▶ **TEXT PROVIDED**
Saturday, February 6, 2016

A Coffee Shop - Far, far from Starbucks


I've heard many photographers say much the same thing about photoshop - it's a schizophrenic beast - you can do anything - which is simultaneously liberating... and suffocating. Easy to get lost in possibilities. VERY easy. But sometimes it's not so bad to get a bit lost.
I have one image that has been a few changes. It started with a shot made in Blythe CA, after dark, of a neon sign. 'Coffee shop - cocktails - lounge'.


Here's the quick digital sketch that kick-started the darkroom work:


I really like this one, here's the darkroom montage:


And a hand colored version:


It reminds me of many late night stops for food at who knows how many places in the Wash DC area I lived around for many years - '70 thru '92. A place on Wilson Blvd in Arlington Va suburbs...
Big fat meaty subs at 2 AM.
And a street-side shack in Alexandria Va, before it was yuppified, BBQ, hot dogs w/ all the fixin's, i was the only white person there. No problem. The racist crapola that goes on now just didn't seem to exist back then, at least at this place, just few years after riots in DC. I guess they figured if i was brave enough to be there, i was.. well... brave enough to be there, and was OK/'cool'.

Signs like this one are for some reason really a magnet.
I've come across a few, and they all sigh and moan of someplace that was, once, but is gone. Hopefully not forgotten.




Nowadays you drive down a freeway/interstate and see 100 foot tall poles, with 'Burger King' logos, and the like. They scream, they yell - don't need to. Any damn fool knows that taking any exit will lead you to food in no time short, so why all the fucking 100 ft tall noise? It obscures the view to a most beautiful never ending cinema - our skies.

▶ **USING THE INFORMATION**
1) In the coffee shop post, echo the passage starting at "I have one image" and ending at "subs at 2 AM.".
2) Answer these questions from the coffee shop post:
(a) In what town was the neon sign shot made?
(b) During which years did the writer live around the Wash DC area?
(c) How tall are the poles with logos that the writer sees along freeways?

▶ **RECORD EXCERPTS**

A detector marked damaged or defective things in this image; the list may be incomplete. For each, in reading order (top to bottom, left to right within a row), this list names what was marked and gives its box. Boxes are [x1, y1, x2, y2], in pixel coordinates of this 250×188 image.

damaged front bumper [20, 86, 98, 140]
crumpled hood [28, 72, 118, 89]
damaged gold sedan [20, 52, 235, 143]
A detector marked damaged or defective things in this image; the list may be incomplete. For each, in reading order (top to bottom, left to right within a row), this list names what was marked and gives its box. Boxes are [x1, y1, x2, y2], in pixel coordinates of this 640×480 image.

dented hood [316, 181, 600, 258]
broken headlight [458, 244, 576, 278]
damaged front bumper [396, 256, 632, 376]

==

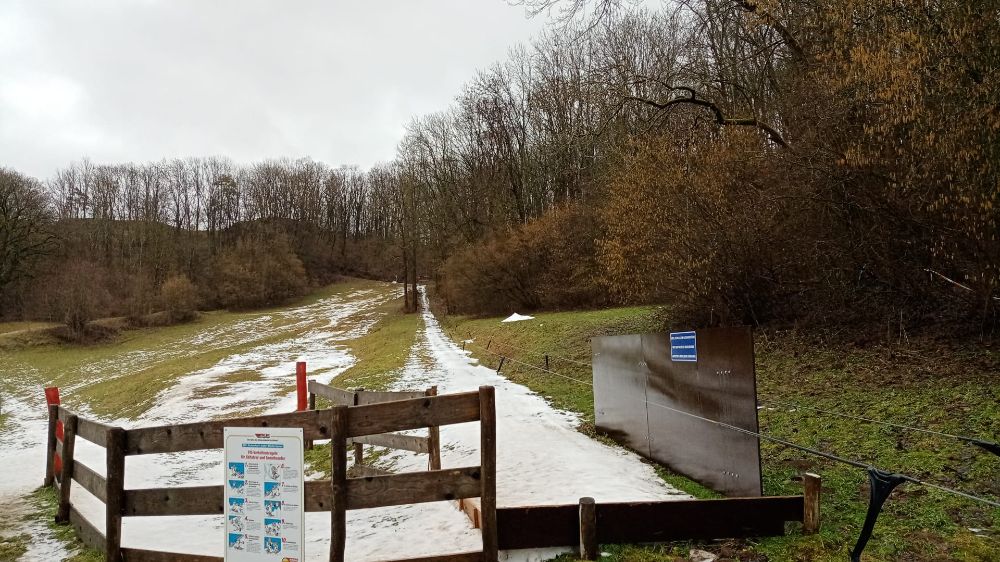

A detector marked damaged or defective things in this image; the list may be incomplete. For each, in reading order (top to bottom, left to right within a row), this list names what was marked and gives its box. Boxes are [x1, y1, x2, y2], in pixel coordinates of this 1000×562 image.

==

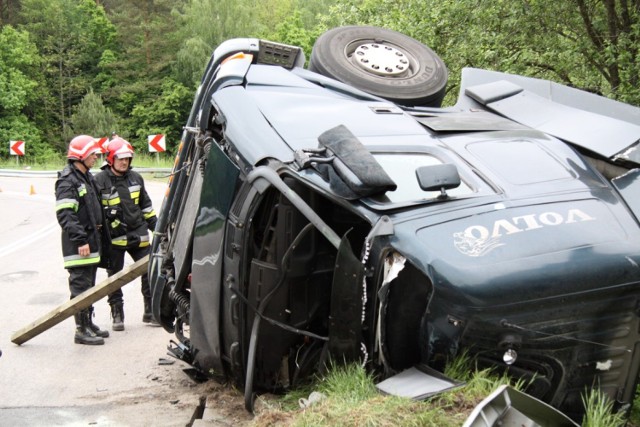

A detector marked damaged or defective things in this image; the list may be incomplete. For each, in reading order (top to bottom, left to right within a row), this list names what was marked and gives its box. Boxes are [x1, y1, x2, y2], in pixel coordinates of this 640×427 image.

▶ **TASK-BY-TASK RESULTS**
1)
I have one image that has been a few changes. It started with a shot made in Blythe CA, after dark, of a neon sign. 'Coffee shop - cocktails - lounge'.


Here's the quick digital sketch that kick-started the darkroom work:


I really like this one, here's the darkroom montage:


And a hand colored version:


It reminds me of many late night stops for food at who knows how many places in the Wash DC area I lived around for many years - '70 thru '92. A place on Wilson Blvd in Arlington Va suburbs...
Big fat meaty subs at 2 AM.

2)
(a) Blythe, CA
(b) '70 through '92
(c) 100 feet